E o ponto é exactamente esse: quando os rendimentos são poucos, pouco ou nada há a distribuir. Porém assistimos em Portugal a uma distribuição que é tudo menos equitativa. OK. Podemos sempre dizer que nunca o é. Mas no nosso caso lusitano, o fosso das diferenças sociais e da distribuição da riqueza é maior em Portugal do que nos restantes paises parceiros,logo, este também um factor de déficit de competitividade porque quem pouco tem pouco ou nada investe ou consome.

Quanto à questão fiscal, penso que no estado da situação actual isto não irá lá tanto com medidas de impacto fiscal ou acréscimos de tributação dos escalões mais elevados( pois estes já sofrem uma tributação elevada - pelo menos os que sériamente declaram o que ganham) mas antes com maior equidade, expressa pela redução das enormes disparidades verificadas no nosso país.
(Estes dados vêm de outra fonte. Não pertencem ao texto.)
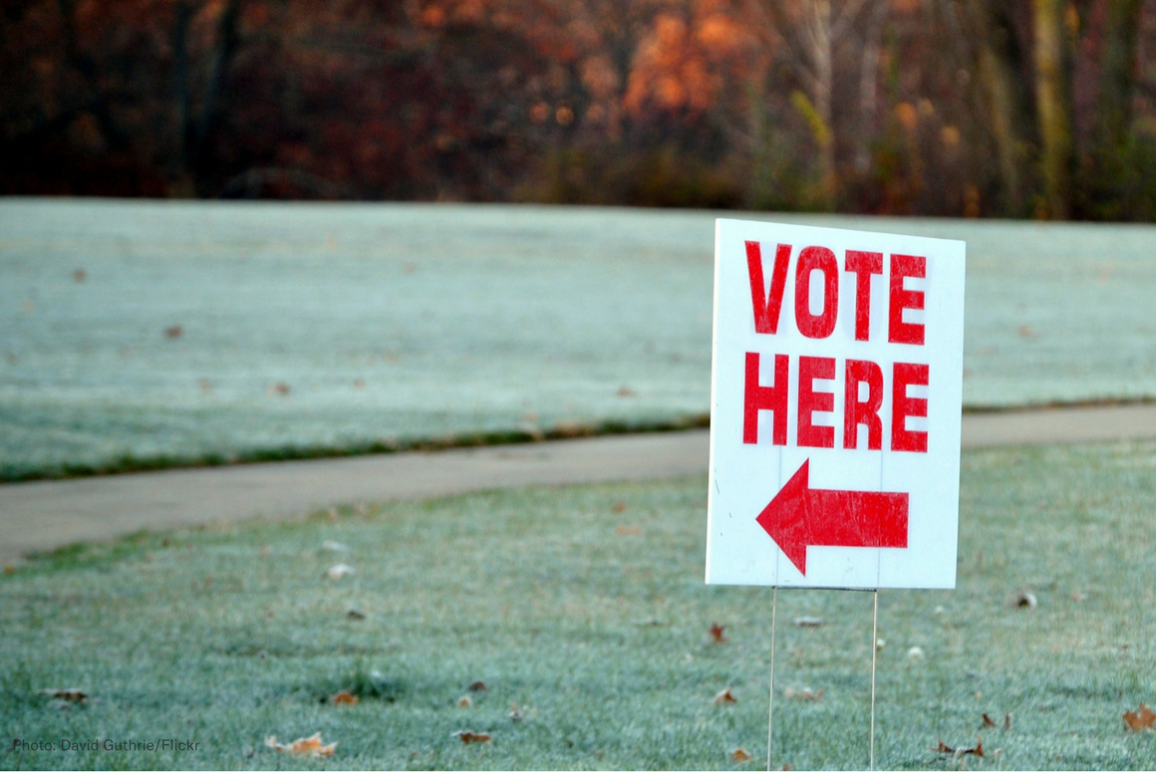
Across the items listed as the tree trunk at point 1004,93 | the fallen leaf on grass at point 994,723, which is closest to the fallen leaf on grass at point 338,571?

Temos vários exemplos conhecidos. Nalguns sectores, assistimos aos salários e restantes regalias de titulares de orgãos públicos ou de instituições privadas em alguns sectores estratégicos, que estão muito acima de outros países mito mais ricos que o nosso.

Otavio Rebelo disse...

Caros Colegas Mário Jesus e Nuno Maia,

Tenho andado, como referi há dias em formação pós-laboral e só agora consegui reler e com a devida atenção os vossos comentários. Como sempre, demonstram grande clarividência e oportunidade. Perante os factos apenas resta continuarmos a procurar soluções para aumentarmos a riqueza produzida em termos nacionais que apesar de ser mal distribuída, terá sempre mais para dar aos mais desfavorecidos. Quanto ao facto de haver alguma crispação social ela torna-se mais provável quando os que pouco têm ficam em risco de nada ter. A nossa geração luta contra muitas dificuldades mas não viveu o flagelo da fome como muitos da geraçaão dos nossos pais e avós. Quanto às gerações que se seguem, não tenho tantas certezas. Parece-me contudo que a capacidade de sacrifício das novas gerações já não é a mesma. Espero bem estar a subestimá-los. Um dos primeiros reflexos da falta de emprego e de dinheiro é aumento do número de assaltos. Desde assaltos a marcos de correio para roubo de cheques até ao assalto a postos de combustiveis, multibancos e bancos, passando pelo assalto directo às pessoas na rua e transportes públicos, temos assistido um pouco de tudo. A segurança de pessoas e bens é outra questão importante a abordar. Às vezes temo que não seja só na má distribuição da riqueza que estamos a copiar o Brasil. Também no aumento de assaltos e necessidade de maior segurança privada, parece estarmos a querer copiá-los.